Subject Re: [ib-support] FB 1.0 and GBAK problems
Author Claudio Valderrama C.
"Daniel Rail" <daniel@...> wrote in message
> Here's a twist to the case. When using unicode no problem occurs. When
> using normal ASCII for the character set, I get the arithmetic overflow
> error immediately. I just checked my database, where there was no error,
> got a surprise after performing the transformation from varchar(18)
> to varchar(6) unicode.

At least you can't shrink the field directly. The engine complains. There's
a misleading message about characters instead of bytes (maybe because I
reused a message that already existed) but the length is checked:
SQL> create table t_unic(a varchar(18) character set unicode_fss);

SQL> alter table t_unic alter column a type varchar(6);
Statement failed, SQLCODE = -607
unsuccessful metadata update
-New size specified for column A must be at least 54 characters.
=> this should be 54 bytes.

SQL> alter table t_unic alter column a type varchar(6) character set
Statement failed, SQLCODE = -607
unsuccessful metadata update
-New size specified for column A must be at least 54 characters.

SQL> alter table t_unic alter column a type varchar(17);
Statement failed, SQLCODE = -607
unsuccessful metadata update
-New size specified for column A must be at least 54 characters.

SQL> alter table t_unic alter column a type varchar(18);
=> no need to put the charset. The charset is preserved.

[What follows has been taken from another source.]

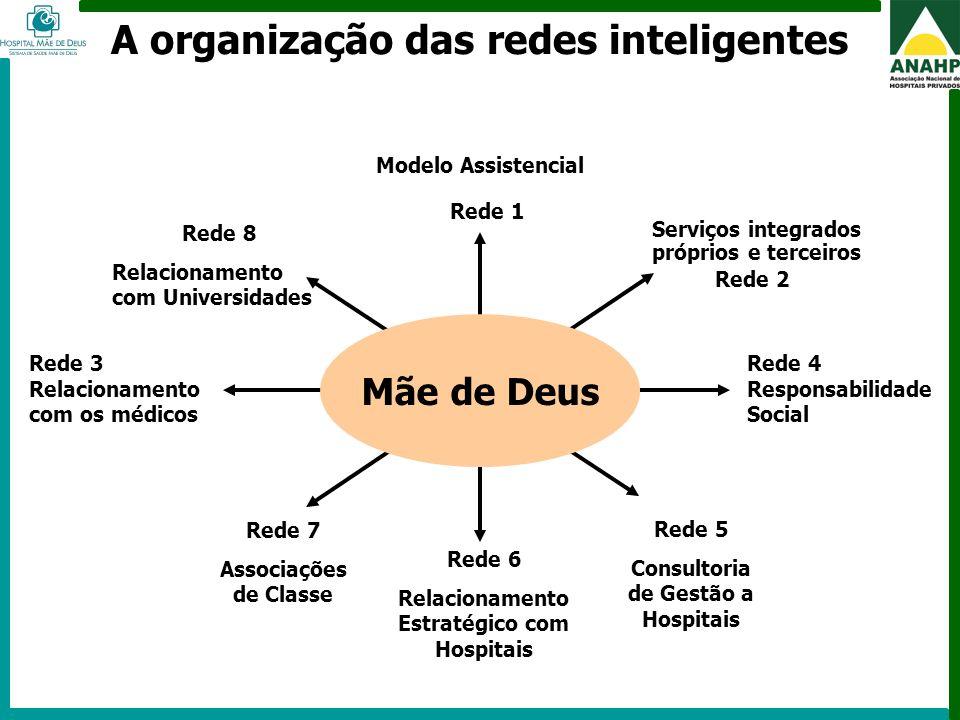 A organização das redes inteligentes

> The field is defined as "varchar(6) character set
> unicode_fss" and the value in the field is "0101014876". In my book, this
> shouldn't happen. Definitely, when I tried copying the value from this
> field to a field varchar(6) character set ascii, the arithmetic overflow
> error popped up.

Let's clear a difference: Windows NT uses unicode, the same than it's
defined in C as wchar_t, two bytes per character, always. FB uses
UNICODE_FSS. In this encoding, a character may use one, two or three bytes,
depending on its numeric value. The idea was the most of the time, the
character will fit into one byte, hence it's cheaper than using always
2-byte per char (NT) or 4-byte per char (Linux) for unicode. Hence, it's
possible that you squeeze more characters than the logical limit (measured
in characters, not bytes). For example
f char(3) character set unicode_fss;
uses 3 characters but 9 bytes. Depending on the characters, you can put up
to 9 characters. In the worst case, you can only put 3. I've talked to the
implementor (Dave) and he says that it would be possible to carry the number
of bytes per character internally, so the engine doesn't accept more than
the logical limit, even if there's room for more. At that point, my
uninformed opinion is that this would be good for charsets that use a fixed
char/byte ratio, but even when it's good for avoiding users mistakes, it
defeats the idea of unicode_fss, since you are not compressing anything. We
could be using instead fixed 3 byte/char in unicode, no unicode encoding.
IMHO, of course. Of course, if you put 5 single-byte characters into that
field "f" shown above, when trying to send it to an ASCII field with 3
positions available, you will get a string truncation error.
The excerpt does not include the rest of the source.